Copy out every line of the records below word for word.
======== Data for this task
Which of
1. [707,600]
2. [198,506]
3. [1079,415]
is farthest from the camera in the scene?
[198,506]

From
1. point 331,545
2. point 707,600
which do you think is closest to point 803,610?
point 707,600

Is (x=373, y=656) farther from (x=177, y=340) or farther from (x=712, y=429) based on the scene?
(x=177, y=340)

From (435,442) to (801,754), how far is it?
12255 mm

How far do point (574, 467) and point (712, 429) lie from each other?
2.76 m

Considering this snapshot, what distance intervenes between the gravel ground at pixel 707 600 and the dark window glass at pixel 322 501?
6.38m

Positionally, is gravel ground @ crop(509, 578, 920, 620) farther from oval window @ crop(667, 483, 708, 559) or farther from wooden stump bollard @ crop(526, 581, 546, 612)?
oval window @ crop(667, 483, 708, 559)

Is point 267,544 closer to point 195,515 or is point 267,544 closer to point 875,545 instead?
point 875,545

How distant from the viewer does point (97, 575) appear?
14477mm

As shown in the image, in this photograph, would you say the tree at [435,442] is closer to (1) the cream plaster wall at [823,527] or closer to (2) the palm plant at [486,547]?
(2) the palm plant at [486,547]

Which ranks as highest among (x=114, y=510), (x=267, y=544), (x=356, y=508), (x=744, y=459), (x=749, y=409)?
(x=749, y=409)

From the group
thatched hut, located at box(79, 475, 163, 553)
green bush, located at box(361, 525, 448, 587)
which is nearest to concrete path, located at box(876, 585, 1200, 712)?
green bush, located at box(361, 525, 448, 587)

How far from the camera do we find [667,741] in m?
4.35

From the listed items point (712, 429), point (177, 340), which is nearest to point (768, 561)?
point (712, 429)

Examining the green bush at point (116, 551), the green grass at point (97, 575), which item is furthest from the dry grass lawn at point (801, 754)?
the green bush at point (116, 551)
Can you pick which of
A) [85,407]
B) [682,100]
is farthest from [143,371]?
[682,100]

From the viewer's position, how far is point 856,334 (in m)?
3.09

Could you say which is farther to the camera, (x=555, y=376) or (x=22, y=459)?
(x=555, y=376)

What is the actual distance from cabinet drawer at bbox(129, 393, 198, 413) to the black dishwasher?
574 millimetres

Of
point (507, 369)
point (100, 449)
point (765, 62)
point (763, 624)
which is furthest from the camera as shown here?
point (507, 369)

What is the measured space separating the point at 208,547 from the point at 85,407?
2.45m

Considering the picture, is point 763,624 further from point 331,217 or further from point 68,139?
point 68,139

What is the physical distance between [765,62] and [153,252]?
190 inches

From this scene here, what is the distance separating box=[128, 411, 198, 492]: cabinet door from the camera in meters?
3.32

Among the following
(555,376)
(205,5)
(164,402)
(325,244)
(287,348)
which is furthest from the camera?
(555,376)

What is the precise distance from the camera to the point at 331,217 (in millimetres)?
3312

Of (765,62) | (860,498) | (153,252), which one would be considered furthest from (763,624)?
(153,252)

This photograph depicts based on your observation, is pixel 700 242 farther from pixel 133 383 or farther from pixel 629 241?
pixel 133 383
================
*Written answer*
Which of
1. [707,600]
2. [198,506]
3. [1079,415]
is farthest from the camera in the scene?
[198,506]

From
1. point 331,545
2. point 707,600
which do you think is closest to point 803,610?
point 707,600

Is (x=373, y=656) farther from (x=177, y=340) or farther from (x=712, y=429) based on the scene?
(x=177, y=340)

From (435,442) to (801,754), how far is it?
12255 mm

How far do point (574, 467) and point (712, 429) lie from each other?
2.76 m

Considering this snapshot, what distance intervenes between the gravel ground at pixel 707 600 and the dark window glass at pixel 322 501?
6.38m

Positionally, is gravel ground @ crop(509, 578, 920, 620) farther from oval window @ crop(667, 483, 708, 559) or farther from wooden stump bollard @ crop(526, 581, 546, 612)?
oval window @ crop(667, 483, 708, 559)

Is point 267,544 closer to point 195,515 or is point 267,544 closer to point 875,545 instead?
point 875,545

How distant from the viewer does point (97, 575) appear?
14477mm

As shown in the image, in this photograph, would you say the tree at [435,442] is closer to (1) the cream plaster wall at [823,527] or closer to (2) the palm plant at [486,547]?
(2) the palm plant at [486,547]

Which ranks as highest among (x=114, y=510), (x=267, y=544), (x=356, y=508), (x=744, y=459), (x=749, y=409)?
(x=749, y=409)

From the group
thatched hut, located at box(79, 475, 163, 553)
green bush, located at box(361, 525, 448, 587)
which is nearest to concrete path, located at box(876, 585, 1200, 712)?
green bush, located at box(361, 525, 448, 587)

How far from the camera do we find [667,741] in m?
4.35

From the listed items point (712, 429), point (177, 340), which is nearest to point (768, 561)?
point (712, 429)

Examining the green bush at point (116, 551), the green grass at point (97, 575), which item is furthest from the dry grass lawn at point (801, 754)?
the green bush at point (116, 551)
Can you pick which of
A) [85,407]
B) [682,100]
is farthest from [143,371]?
[682,100]

From the viewer's position, how far is point 856,334 (in m)?
3.09

Could you say which is farther to the camera, (x=555, y=376) or (x=22, y=459)?
(x=555, y=376)

What is the actual distance from cabinet drawer at bbox(129, 393, 198, 413) to the black dishwasher?
574 millimetres

Of
point (507, 369)
point (100, 449)
point (765, 62)
point (763, 624)
which is furthest from the camera as shown here?
point (507, 369)

What is the measured space separating the point at 208,547 from the point at 85,407?
2.45m

Considering the picture, is point 763,624 further from point 331,217 or further from point 68,139?
point 68,139

What is the physical distance between [765,62] and [153,252]?
190 inches

From this scene here, what is the distance separating box=[128, 411, 198, 492]: cabinet door from the camera in meters?
3.32

Among the following
(555,376)
(205,5)
(164,402)
(325,244)
(287,348)
which is furthest from the camera?
(555,376)

What is the precise distance from the camera to the point at 331,217 (in millimetres)?
3312

Of (765,62) | (860,498) | (153,252), which one would be considered furthest from (763,624)?
(153,252)

This photograph depicts based on your observation, is pixel 700 242 farther from pixel 133 383 or farther from pixel 629 241?
pixel 133 383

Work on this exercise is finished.